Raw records
***
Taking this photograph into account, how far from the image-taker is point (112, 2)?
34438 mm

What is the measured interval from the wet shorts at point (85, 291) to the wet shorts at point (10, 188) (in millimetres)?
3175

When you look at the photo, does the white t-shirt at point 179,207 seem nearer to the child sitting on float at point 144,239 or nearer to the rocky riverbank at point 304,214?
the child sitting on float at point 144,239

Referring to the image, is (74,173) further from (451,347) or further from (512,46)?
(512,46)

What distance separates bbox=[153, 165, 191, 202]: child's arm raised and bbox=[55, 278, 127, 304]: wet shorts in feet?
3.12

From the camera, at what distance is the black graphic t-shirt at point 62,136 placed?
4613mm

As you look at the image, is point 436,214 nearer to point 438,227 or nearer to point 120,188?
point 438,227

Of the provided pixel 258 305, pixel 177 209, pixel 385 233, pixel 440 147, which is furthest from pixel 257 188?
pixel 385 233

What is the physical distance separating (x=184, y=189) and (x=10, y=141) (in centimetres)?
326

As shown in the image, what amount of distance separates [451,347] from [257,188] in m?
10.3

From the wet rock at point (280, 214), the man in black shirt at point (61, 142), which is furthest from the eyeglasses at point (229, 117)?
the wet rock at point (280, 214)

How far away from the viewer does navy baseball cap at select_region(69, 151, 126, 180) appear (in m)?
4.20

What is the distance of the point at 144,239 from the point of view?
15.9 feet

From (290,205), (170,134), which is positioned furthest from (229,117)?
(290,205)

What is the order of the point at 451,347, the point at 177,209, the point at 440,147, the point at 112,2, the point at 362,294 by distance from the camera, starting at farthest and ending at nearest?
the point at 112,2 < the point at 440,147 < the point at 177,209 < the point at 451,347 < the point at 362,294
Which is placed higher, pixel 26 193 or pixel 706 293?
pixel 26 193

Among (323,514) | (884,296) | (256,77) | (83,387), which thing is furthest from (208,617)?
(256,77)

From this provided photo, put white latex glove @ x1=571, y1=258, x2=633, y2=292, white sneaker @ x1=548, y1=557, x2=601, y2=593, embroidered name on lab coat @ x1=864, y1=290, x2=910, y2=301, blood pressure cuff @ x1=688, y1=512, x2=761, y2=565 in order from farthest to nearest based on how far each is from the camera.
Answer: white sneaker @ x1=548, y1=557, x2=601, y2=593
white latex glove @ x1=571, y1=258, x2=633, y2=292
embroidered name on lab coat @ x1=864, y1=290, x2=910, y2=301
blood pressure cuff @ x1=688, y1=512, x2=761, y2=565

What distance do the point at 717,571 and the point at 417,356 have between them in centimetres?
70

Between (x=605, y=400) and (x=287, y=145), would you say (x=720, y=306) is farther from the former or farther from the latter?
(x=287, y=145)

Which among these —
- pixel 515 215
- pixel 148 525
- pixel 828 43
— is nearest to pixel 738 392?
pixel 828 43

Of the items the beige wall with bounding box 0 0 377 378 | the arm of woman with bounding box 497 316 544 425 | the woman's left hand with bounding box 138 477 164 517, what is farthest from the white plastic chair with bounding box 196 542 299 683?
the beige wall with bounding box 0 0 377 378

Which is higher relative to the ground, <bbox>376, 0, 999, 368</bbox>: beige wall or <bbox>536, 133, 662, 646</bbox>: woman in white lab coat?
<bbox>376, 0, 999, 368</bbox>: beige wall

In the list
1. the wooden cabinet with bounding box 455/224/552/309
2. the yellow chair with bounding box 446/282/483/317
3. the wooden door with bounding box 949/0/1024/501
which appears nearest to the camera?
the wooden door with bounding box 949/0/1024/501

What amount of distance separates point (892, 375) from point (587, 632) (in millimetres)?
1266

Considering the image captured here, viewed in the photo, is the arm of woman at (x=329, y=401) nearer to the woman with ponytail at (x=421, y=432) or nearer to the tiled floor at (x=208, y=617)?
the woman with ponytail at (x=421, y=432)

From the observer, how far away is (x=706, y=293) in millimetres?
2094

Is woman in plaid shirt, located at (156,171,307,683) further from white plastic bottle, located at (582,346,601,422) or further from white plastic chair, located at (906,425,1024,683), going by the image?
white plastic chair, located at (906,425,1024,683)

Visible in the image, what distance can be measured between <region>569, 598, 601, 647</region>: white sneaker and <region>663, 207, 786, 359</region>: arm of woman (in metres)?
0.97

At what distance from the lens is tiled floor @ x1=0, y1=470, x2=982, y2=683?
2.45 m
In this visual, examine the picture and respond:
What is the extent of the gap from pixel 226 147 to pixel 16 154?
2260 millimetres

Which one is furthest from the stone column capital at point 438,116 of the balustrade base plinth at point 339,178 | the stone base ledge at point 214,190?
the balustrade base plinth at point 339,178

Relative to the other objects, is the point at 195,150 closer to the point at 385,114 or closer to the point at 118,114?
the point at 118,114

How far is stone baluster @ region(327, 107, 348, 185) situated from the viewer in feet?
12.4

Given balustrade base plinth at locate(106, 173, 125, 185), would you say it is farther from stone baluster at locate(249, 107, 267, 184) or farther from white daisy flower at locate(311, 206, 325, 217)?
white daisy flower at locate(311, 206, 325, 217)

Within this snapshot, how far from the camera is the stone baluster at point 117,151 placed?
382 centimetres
***
Put the lines of the records above into a numbered list, omitting the blank lines.

» **PROBLEM SOLUTION**
1. Taking this photograph into account, how far from the image-taker is point (112, 2)?
2. 34438 mm
3. What is the measured interval from the wet shorts at point (85, 291) to the wet shorts at point (10, 188) (in millimetres)?
4. 3175
5. When you look at the photo, does the white t-shirt at point 179,207 seem nearer to the child sitting on float at point 144,239 or nearer to the rocky riverbank at point 304,214?
6. the child sitting on float at point 144,239
7. Referring to the image, is (74,173) further from (451,347) or further from (512,46)?
8. (512,46)
9. What distance separates bbox=[153, 165, 191, 202]: child's arm raised and bbox=[55, 278, 127, 304]: wet shorts in feet?
10. 3.12
11. From the camera, at what distance is the black graphic t-shirt at point 62,136 placed?
12. 4613mm
13. As you look at the image, is point 436,214 nearer to point 438,227 or nearer to point 120,188?
14. point 438,227
15. Of the provided pixel 258 305, pixel 177 209, pixel 385 233, pixel 440 147, which is furthest from pixel 257 188?
16. pixel 385 233
17. What is the physical distance separating (x=184, y=189) and (x=10, y=141) (in centimetres)?
18. 326
19. As shown in the image, what amount of distance separates [451,347] from [257,188] in m?
20. 10.3
21. From the wet rock at point (280, 214), the man in black shirt at point (61, 142), which is furthest from the eyeglasses at point (229, 117)?
22. the wet rock at point (280, 214)
23. How far away from the viewer does navy baseball cap at select_region(69, 151, 126, 180) appear (in m)?
24. 4.20
25. What is the distance of the point at 144,239 from the point of view?
26. 15.9 feet
27. From (290,205), (170,134), which is positioned furthest from (229,117)?
28. (290,205)
29. What is the order of the point at 451,347, the point at 177,209, the point at 440,147, the point at 112,2, the point at 362,294 by distance from the camera, starting at farthest and ending at nearest?
30. the point at 112,2 < the point at 440,147 < the point at 177,209 < the point at 451,347 < the point at 362,294
31. Which is placed higher, pixel 26 193 or pixel 706 293?
32. pixel 26 193
33. Among (323,514) | (884,296) | (256,77) | (83,387), which thing is furthest from (208,617)?
34. (256,77)
35. From this provided photo, put white latex glove @ x1=571, y1=258, x2=633, y2=292, white sneaker @ x1=548, y1=557, x2=601, y2=593, embroidered name on lab coat @ x1=864, y1=290, x2=910, y2=301, blood pressure cuff @ x1=688, y1=512, x2=761, y2=565 in order from farthest to nearest based on how far each is from the camera.
36. Answer: white sneaker @ x1=548, y1=557, x2=601, y2=593
37. white latex glove @ x1=571, y1=258, x2=633, y2=292
38. embroidered name on lab coat @ x1=864, y1=290, x2=910, y2=301
39. blood pressure cuff @ x1=688, y1=512, x2=761, y2=565
40. What distance do the point at 717,571 and the point at 417,356 have between them in centimetres?
41. 70
42. Between (x=605, y=400) and (x=287, y=145), would you say (x=720, y=306) is farther from the former or farther from the latter?
43. (x=287, y=145)
44. Which among these —
45. - pixel 515 215
46. - pixel 148 525
47. - pixel 828 43
48. — is nearest to pixel 738 392?
49. pixel 828 43
50. Of the items the beige wall with bounding box 0 0 377 378 | the arm of woman with bounding box 497 316 544 425 | the woman's left hand with bounding box 138 477 164 517, what is farthest from the white plastic chair with bounding box 196 542 299 683?
51. the beige wall with bounding box 0 0 377 378
52. Which is higher relative to the ground, <bbox>376, 0, 999, 368</bbox>: beige wall or <bbox>536, 133, 662, 646</bbox>: woman in white lab coat?
53. <bbox>376, 0, 999, 368</bbox>: beige wall
54. In the list
55. 1. the wooden cabinet with bounding box 455/224/552/309
56. 2. the yellow chair with bounding box 446/282/483/317
57. 3. the wooden door with bounding box 949/0/1024/501
58. which appears nearest to the camera?
59. the wooden door with bounding box 949/0/1024/501
60. What amount of distance separates point (892, 375) from point (587, 632) (in millimetres)?
61. 1266
62. Considering the image captured here, viewed in the photo, is the arm of woman at (x=329, y=401) nearer to the woman with ponytail at (x=421, y=432) or nearer to the tiled floor at (x=208, y=617)?
63. the woman with ponytail at (x=421, y=432)
64. From the observer, how far away is (x=706, y=293) in millimetres?
65. 2094
66. Is woman in plaid shirt, located at (156,171,307,683) further from white plastic bottle, located at (582,346,601,422) or further from white plastic chair, located at (906,425,1024,683), going by the image?
67. white plastic chair, located at (906,425,1024,683)
68. Visible in the image, what distance can be measured between <region>569, 598, 601, 647</region>: white sneaker and <region>663, 207, 786, 359</region>: arm of woman (in metres)?
69. 0.97
70. At what distance from the lens is tiled floor @ x1=0, y1=470, x2=982, y2=683?
71. 2.45 m
72. In this visual, examine the picture and respond:
73. What is the extent of the gap from pixel 226 147 to pixel 16 154?
74. 2260 millimetres
75. Which one is furthest from the stone column capital at point 438,116 of the balustrade base plinth at point 339,178 | the stone base ledge at point 214,190?
76. the balustrade base plinth at point 339,178
77. Relative to the other objects, is the point at 195,150 closer to the point at 385,114 or closer to the point at 118,114?
78. the point at 118,114
79. How far is stone baluster @ region(327, 107, 348, 185) situated from the viewer in feet?
80. 12.4
81. Given balustrade base plinth at locate(106, 173, 125, 185), would you say it is farther from stone baluster at locate(249, 107, 267, 184) or farther from white daisy flower at locate(311, 206, 325, 217)?
82. white daisy flower at locate(311, 206, 325, 217)
83. Within this snapshot, how far from the camera is the stone baluster at point 117,151 placed?
84. 382 centimetres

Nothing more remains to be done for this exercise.